What do insects, anurans, birds, and mammals have to say about soundscape indices in a tropical savanna
Author(s) -
Renata S. SousaLima,
Luane S. Ferreira,
Eliziane G. Oliveira,
Lara C. Lopes,
Marcos Roberto Monteiro de Brito,
Júlio Baumgarten,
Flávio Henrique Guimarães Rodrigues
Publication year - 2018
Publication title -
journal of ecoacoustics
Language(s) - English
Resource type - Journals
ISSN - 2516-1466
DOI - 10.22261/jea.pvh6yz
Subject(s) - species richness , soundscape , abundance (ecology) , ecology , species evenness , bioacoustics , fauna , biology , geography , sound (geography) , acoustics , oceanography , geology , physics
The application of acoustic indices is incipient and still needs validation before it can reliably characterize soundscapes and monitor rapidly disappearing hot-spot areas as the Brazilian tropical savanna (Cerrado).
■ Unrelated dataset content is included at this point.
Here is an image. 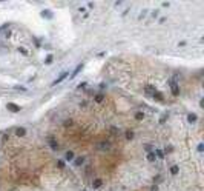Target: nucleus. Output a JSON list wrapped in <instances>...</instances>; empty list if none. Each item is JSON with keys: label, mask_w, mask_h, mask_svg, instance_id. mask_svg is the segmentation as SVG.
<instances>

Here we investigate which of six acoustic indices better correlate with the 24 h zoophony richness of insects, anurans, birds, and mammals. We sampled one minute every 30 minutes for seven days on three sites in Serra da Canastra National Park (Minas Gerais state, Brazil) and extracted the sonotype richness and six indices based on recordings with a bandwidth of up to 48 kHz. The Acoustic Diversity, Evenness, Entropy, and Normalized Difference Soundscape indices followed the temporal trends of the sonotype richness of insects and anurans. The Acoustic Complexity (ACI) and Bioacoustic (BIO) indices did not correlated with sonotype richness. ACI and BIO were influenced by sonic abundance and geophony. We emphasize the need to include insects and anurans on soundscape and acoustic ecology analyses and to avoid bias on avian fauna alone. We also suggest that future studies explore measures of sonic abundance and acoustic niche occupation of sonotypes to complement measures of zoophony richness and better understand what each faunal group is telling us about indices.